▶ _What to do_
What should you transcribe? Every line from the top of the records below through the line with "Булфото, архивВерижна катастрофа", exactly, and no pictures.

▶ _Excerpted records_
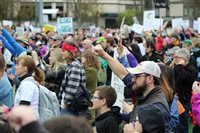 Thousands rally for pro-science policy and funding
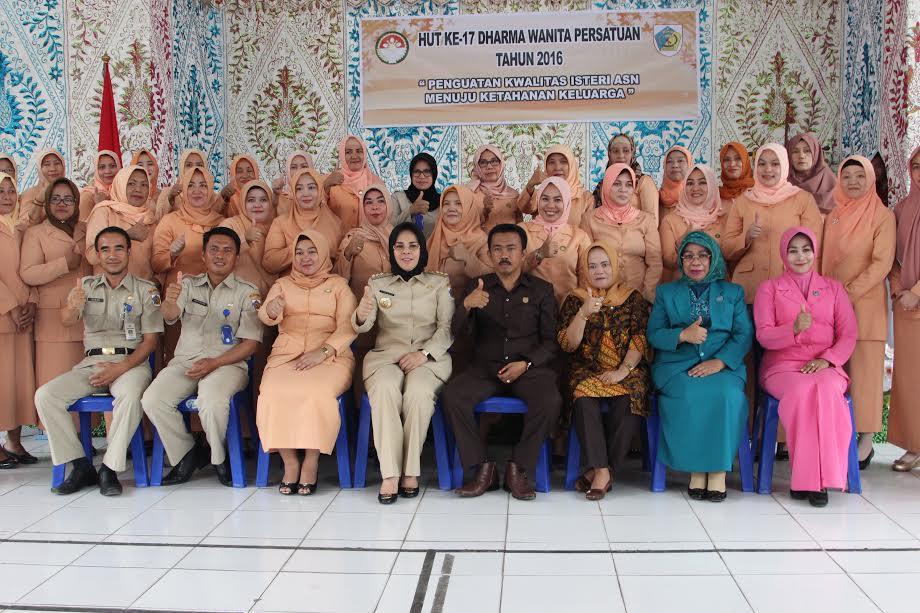 Foto bersama pengurus Dhama Wanita Persatuan Kotamobagu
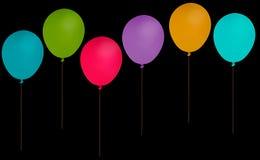 Faites la fête les ballons d'isolement au-dessus du noir - assorti, mélange Images libres de droits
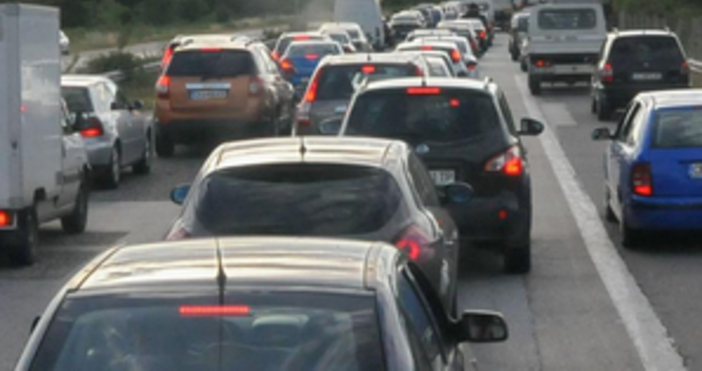 "Снимка Булфото, архивВерижна катастрофа на автомагистрала ""Тракия"" е станала тази"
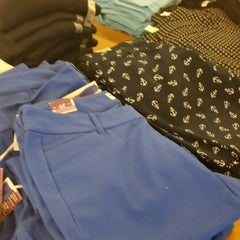 Photo taken at Old Navy by Marléno A. on 4/14/2014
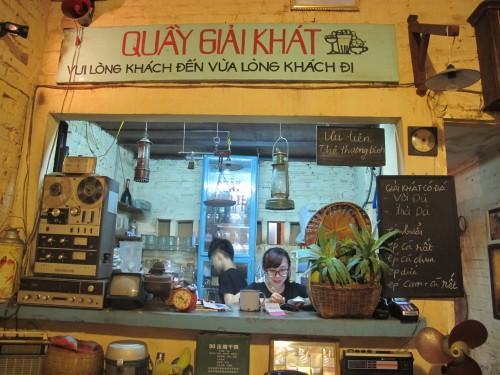 Những quán cà phê thời bao cấp tại Hà Nội vừa bước vào cửa đã thấy cả một bầu trời kí ức ùa về-13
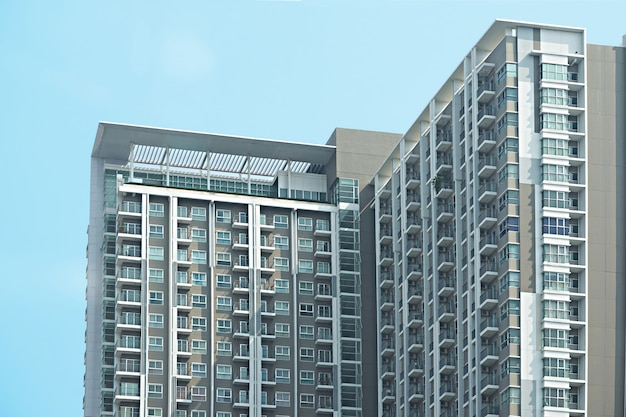 Architecture de coin de condo ou de skyscape sur fond de ciel bleu Photo Premium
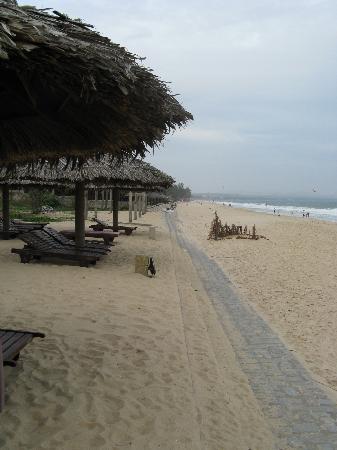 ذا بيتش ريزورت: The Beach Resort, beach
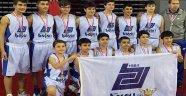 Genç basketbolcuların şampiyonluk sevinci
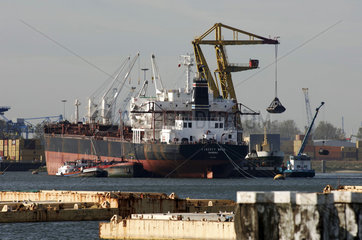 Port of Rotterdam  ships off loading their cargo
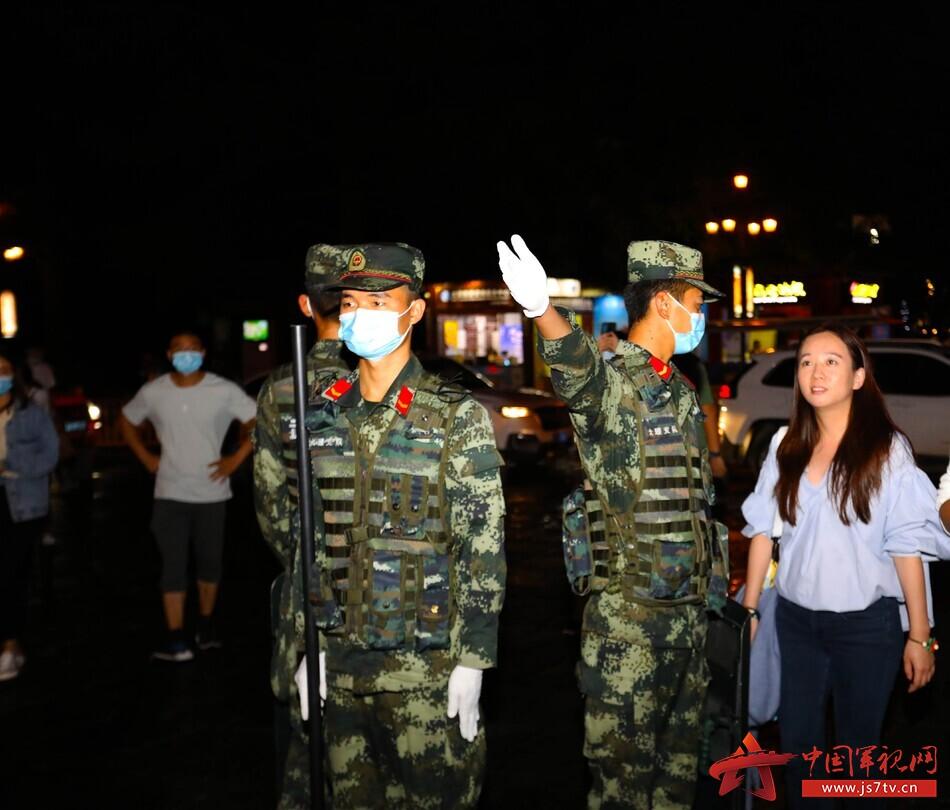 圖為武警官兵為游客解答問題2。馬亮志攝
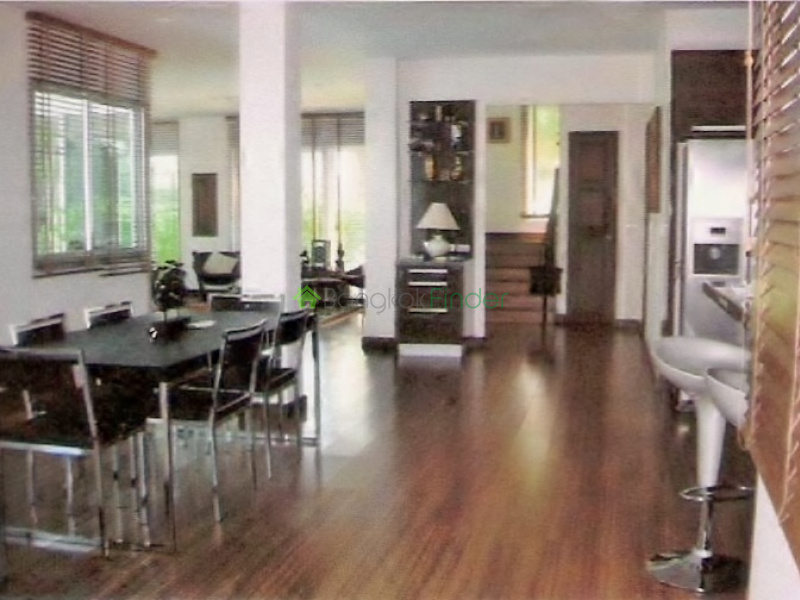 Bangna-Srinakarin, Bangkok, Thailand, 4 Bedrooms Bedrooms, ,4 BathroomsBathrooms,House,For Rent,3973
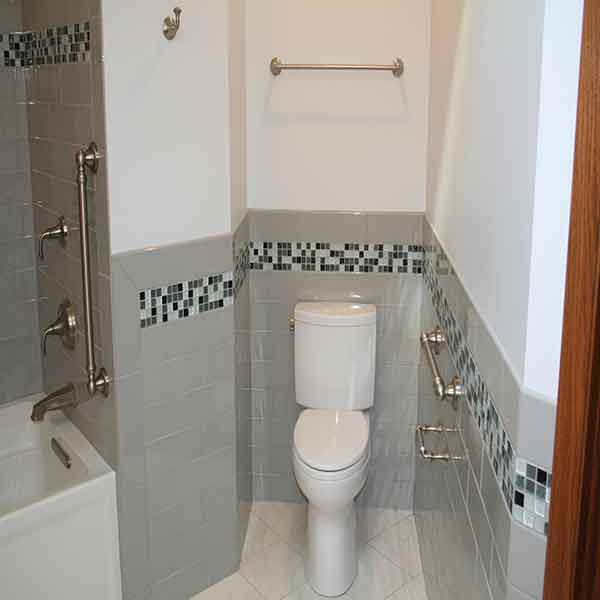 Simple tile design around toilet and bathtub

▶ _Reply_
 Thousands rally for pro-science policy and funding
 Foto bersama pengurus Dhama Wanita Persatuan Kotamobagu
 Faites la fête les ballons d'isolement au-dessus du noir - assorti, mélange Images libres de droits
 "Снимка Булфото, архивВерижна катастрофа на автомагистрала ""Тракия"" е станала тази"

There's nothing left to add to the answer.